Até que, por um breve e abençoado instante, ele foi quase atropelado por uma jovem de aspecto austero, que pedalava uma bicicleta com admirável leveza e tranqüilidade. Após uma gama de xingamentos, ambos seguiram seus caminhos, como se nunca tivessem se encontrado antes.
Foi quando lhe veio pergunta crucial (afinal, como já foi dito, de respostas, Lúcio já estava pleno): seria morrer a solução? Se seu assombro de vida se encontrava no pensamento, na luz, não haveria solução mais racional que parar os pensamentos. E que maneira seria mais elegante e eficiente que a morte? Apesar de dolorosa, a suposta dor da morte não seria pior que a dificuldade em se viver com a verdade e com a inveja ácida dos que simplesmente conseguiam viver normalmente por ignorá-la.

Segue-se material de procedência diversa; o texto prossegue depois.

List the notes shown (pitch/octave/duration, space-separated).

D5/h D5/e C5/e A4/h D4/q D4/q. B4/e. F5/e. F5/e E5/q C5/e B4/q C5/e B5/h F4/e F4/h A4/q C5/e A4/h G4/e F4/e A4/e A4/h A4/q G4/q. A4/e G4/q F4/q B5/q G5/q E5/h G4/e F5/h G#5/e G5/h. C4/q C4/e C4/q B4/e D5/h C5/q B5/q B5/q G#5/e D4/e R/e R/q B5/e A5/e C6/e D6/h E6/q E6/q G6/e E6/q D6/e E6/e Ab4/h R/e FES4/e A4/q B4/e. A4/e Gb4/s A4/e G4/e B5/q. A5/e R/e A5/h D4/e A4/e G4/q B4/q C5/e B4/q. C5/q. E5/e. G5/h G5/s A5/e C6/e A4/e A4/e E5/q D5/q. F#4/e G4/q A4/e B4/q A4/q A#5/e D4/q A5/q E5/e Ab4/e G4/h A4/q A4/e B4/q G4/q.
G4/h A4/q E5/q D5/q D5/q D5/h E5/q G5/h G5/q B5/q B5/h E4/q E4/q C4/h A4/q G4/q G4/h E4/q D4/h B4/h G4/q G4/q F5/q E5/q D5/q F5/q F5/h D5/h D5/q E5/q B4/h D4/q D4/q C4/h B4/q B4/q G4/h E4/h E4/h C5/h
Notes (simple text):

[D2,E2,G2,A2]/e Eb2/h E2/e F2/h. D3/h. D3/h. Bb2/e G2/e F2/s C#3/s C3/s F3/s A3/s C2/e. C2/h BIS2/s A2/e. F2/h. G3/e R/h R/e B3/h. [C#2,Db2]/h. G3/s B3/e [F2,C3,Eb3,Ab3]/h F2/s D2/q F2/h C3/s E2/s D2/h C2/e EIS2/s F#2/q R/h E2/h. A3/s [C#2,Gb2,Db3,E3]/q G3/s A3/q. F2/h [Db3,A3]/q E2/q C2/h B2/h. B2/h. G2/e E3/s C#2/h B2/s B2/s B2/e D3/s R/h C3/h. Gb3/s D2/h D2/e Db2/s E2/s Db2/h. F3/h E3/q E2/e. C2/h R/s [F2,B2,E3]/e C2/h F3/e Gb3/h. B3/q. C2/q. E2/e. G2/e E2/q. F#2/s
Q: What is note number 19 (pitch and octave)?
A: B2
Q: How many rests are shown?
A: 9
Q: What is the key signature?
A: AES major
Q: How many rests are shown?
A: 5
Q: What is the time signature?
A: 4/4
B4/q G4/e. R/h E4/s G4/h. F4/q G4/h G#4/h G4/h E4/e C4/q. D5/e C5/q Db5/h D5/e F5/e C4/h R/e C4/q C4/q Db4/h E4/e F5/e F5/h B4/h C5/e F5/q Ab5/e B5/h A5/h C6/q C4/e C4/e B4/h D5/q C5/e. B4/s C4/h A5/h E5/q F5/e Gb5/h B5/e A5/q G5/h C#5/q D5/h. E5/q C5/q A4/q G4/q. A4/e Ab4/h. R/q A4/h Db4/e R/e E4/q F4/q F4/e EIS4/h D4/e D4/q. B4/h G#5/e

Lúcio até teria se matado, se houvesse se decidido por alguma forma de morte antes de passar em frente a uma birosca suja e mal iluminada, cujas únicas fontes de luz eram uma lâmpada fraca e uma televisão, na qual era exibido um jogo de futebol.
Para sua sorte – e para que ele continuasse vivendo – enquanto ele passava pelo bar com a televisão sem notá-lo, Cecil Théodore, francês, marcava um gol pelo time local, sendo um causador de gritos vivazes. O que, abençoado seja o fato, lhe fez perceber a televisão e, conseqüentemente, distrair-se com ela.
Ao término do jogo, Lúcio já não se lembrava tão bem do conteúdo do livro que, até agora, havia sido sua sina.
Infelizmente, a felicidade do esquecimento durou pouco para o rapaz, que logo se viu de volta com a verdade na mente.
Porém, a lucidez suprema lhe veio e, de súbito, ele compreendeu tudo o que era necessário para que o problema fosse resolvido sem que ele se sacrificasse para tanto.
Tomou um ônibus para casa – sorte a dele, morar relativamente perto do local onde já se encontrava – e, ao chegar, atirou-se no sofá como quem necessita de um sopro de vida e ligou a tevê, agora exibindo um novo capítulo da novela das seis.
E sobreviveu assim, nessa sobrevida.